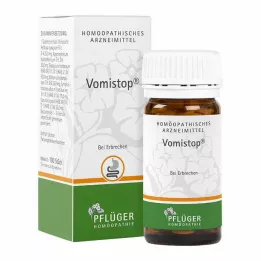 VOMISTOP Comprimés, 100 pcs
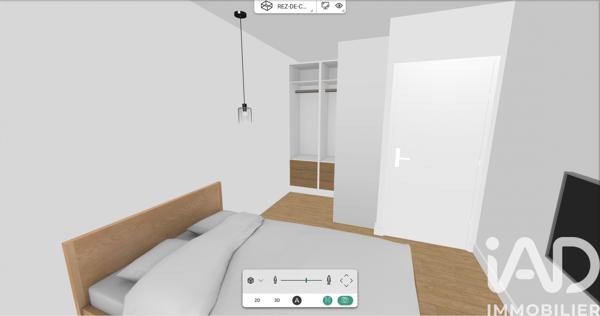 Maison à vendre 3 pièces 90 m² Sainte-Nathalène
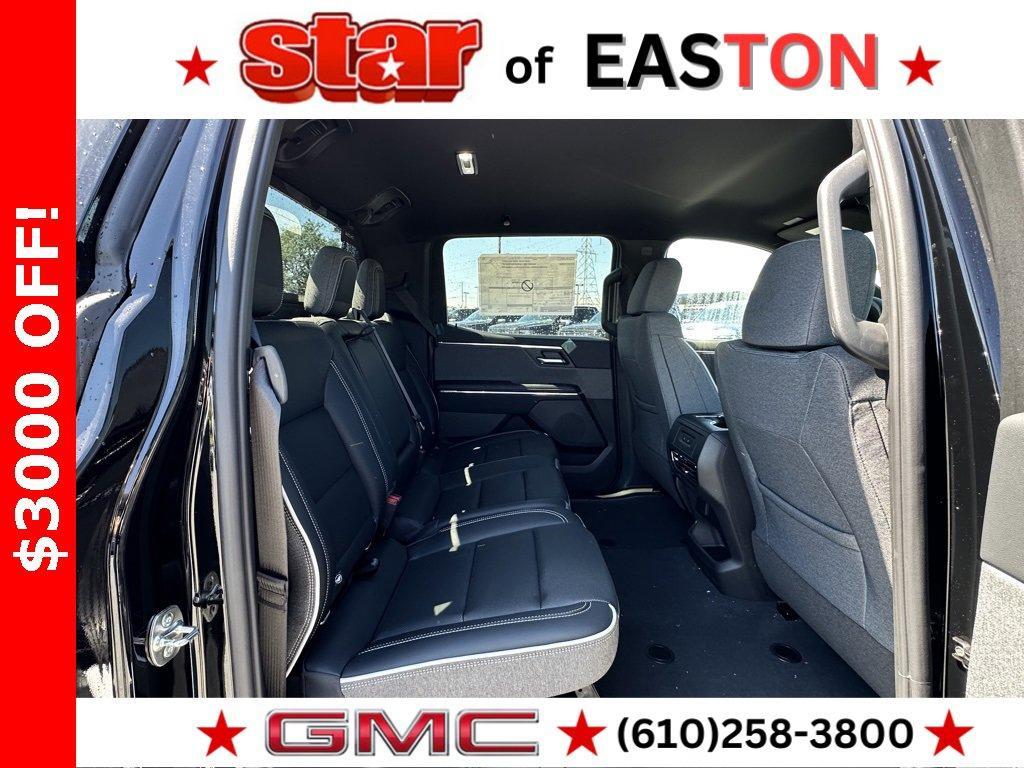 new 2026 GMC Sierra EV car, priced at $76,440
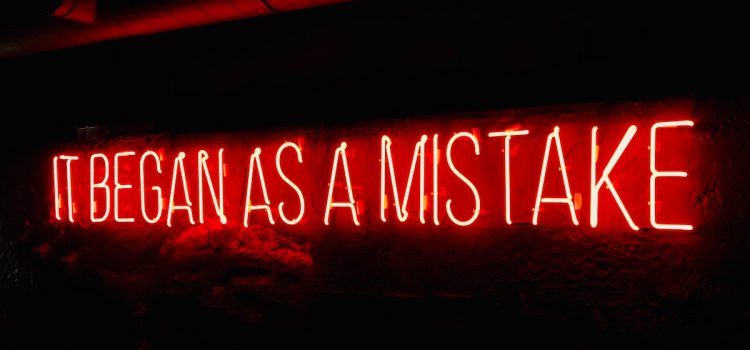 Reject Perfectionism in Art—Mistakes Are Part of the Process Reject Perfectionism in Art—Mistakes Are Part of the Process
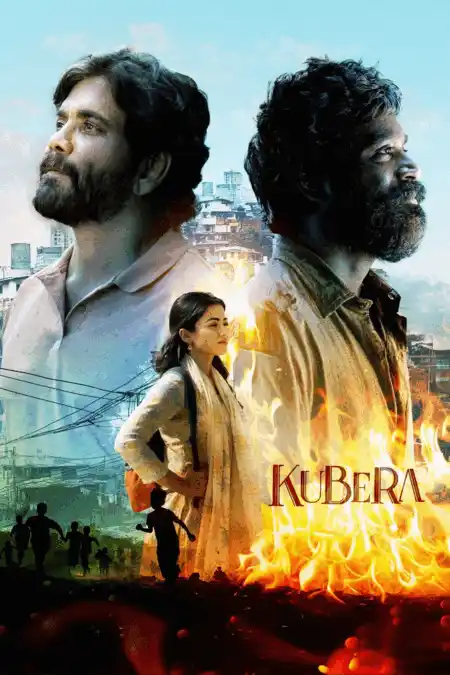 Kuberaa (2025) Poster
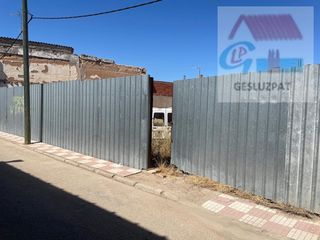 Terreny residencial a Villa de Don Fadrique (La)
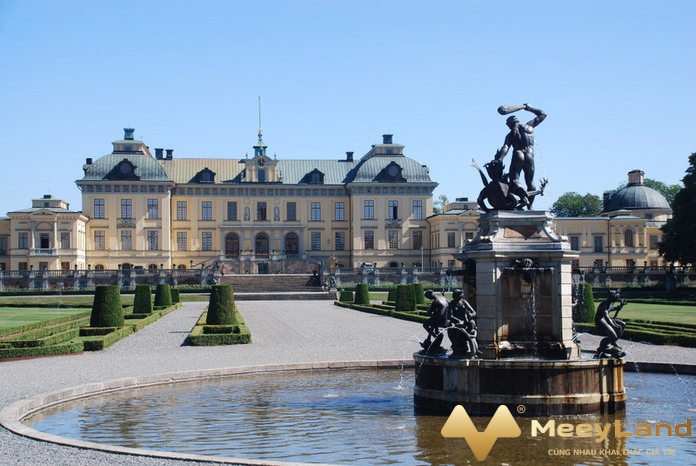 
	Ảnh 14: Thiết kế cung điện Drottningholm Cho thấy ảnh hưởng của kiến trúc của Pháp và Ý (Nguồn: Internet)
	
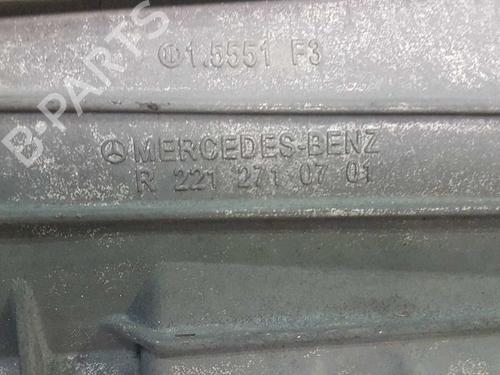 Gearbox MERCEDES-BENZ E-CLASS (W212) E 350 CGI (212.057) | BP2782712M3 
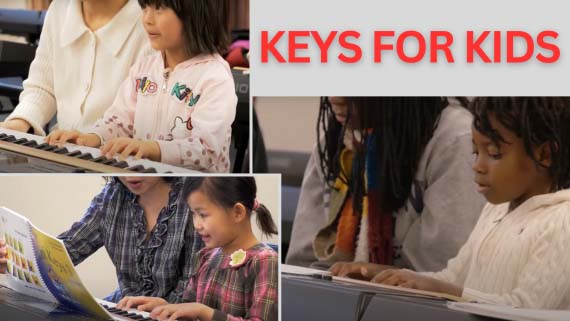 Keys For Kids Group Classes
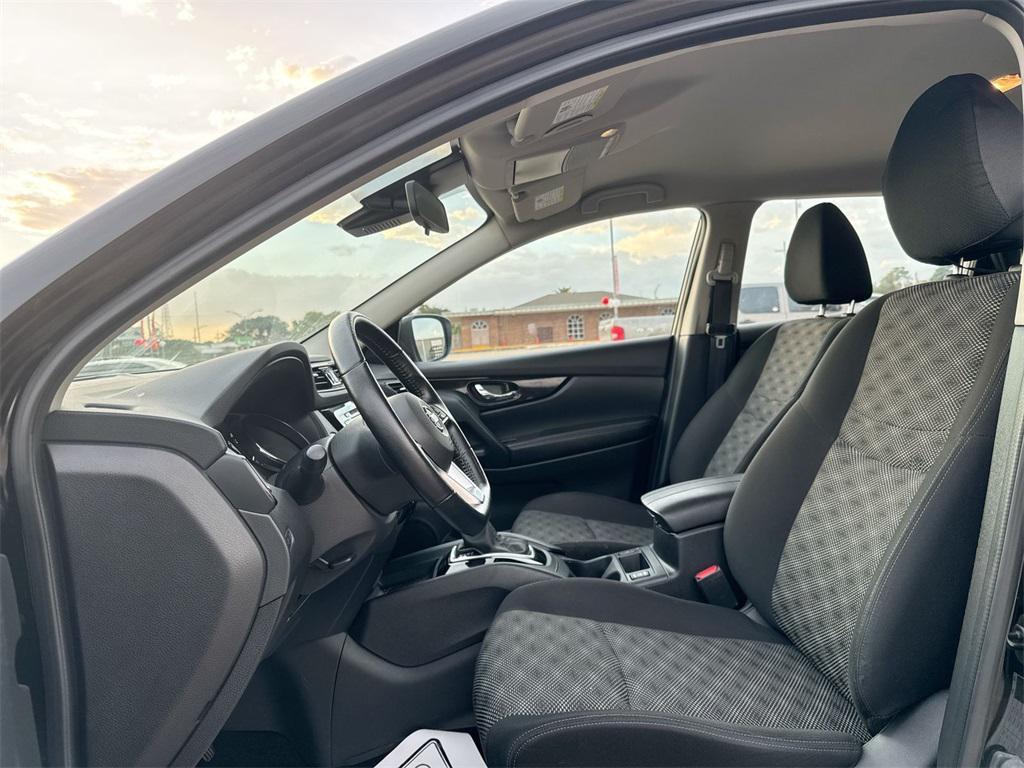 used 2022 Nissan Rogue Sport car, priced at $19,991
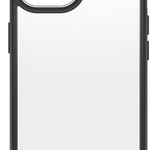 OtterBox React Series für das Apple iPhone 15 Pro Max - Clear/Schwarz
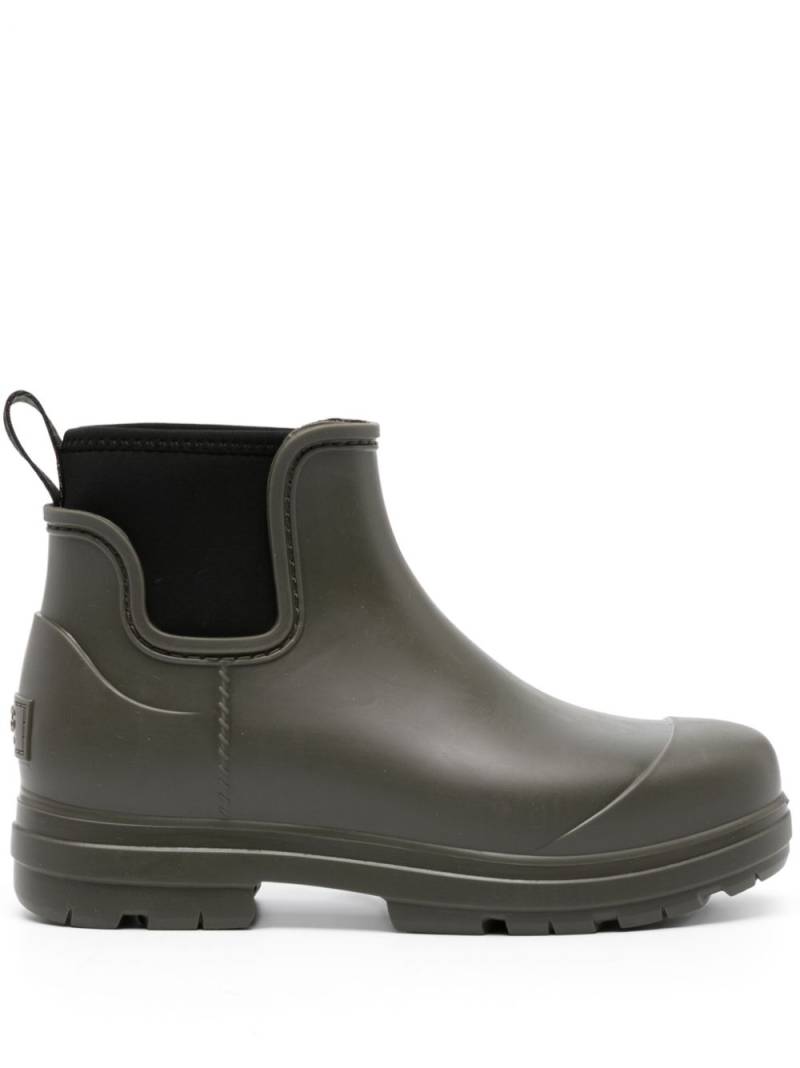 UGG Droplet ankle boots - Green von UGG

● Required action: Leave out the pictures and reproduce the rest of the listing exactly.

● Output of the task:
 VOMISTOP Comprimés, 100 pcs
 Maison à vendre 3 pièces 90 m² Sainte-Nathalène
 new 2026 GMC Sierra EV car, priced at $76,440
 Reject Perfectionism in Art—Mistakes Are Part of the Process Reject Perfectionism in Art—Mistakes Are Part of the Process
 Kuberaa (2025) Poster
 Terreny residencial a Villa de Don Fadrique (La)
	Ảnh 14: Thiết kế cung điện Drottningholm Cho thấy ảnh hưởng của kiến trúc của Pháp và Ý (Nguồn: Internet)
	
 Gearbox MERCEDES-BENZ E-CLASS (W212) E 350 CGI (212.057) | BP2782712M3 
 Keys For Kids Group Classes
 used 2022 Nissan Rogue Sport car, priced at $19,991
 OtterBox React Series für das Apple iPhone 15 Pro Max - Clear/Schwarz
 UGG Droplet ankle boots - Green von UGG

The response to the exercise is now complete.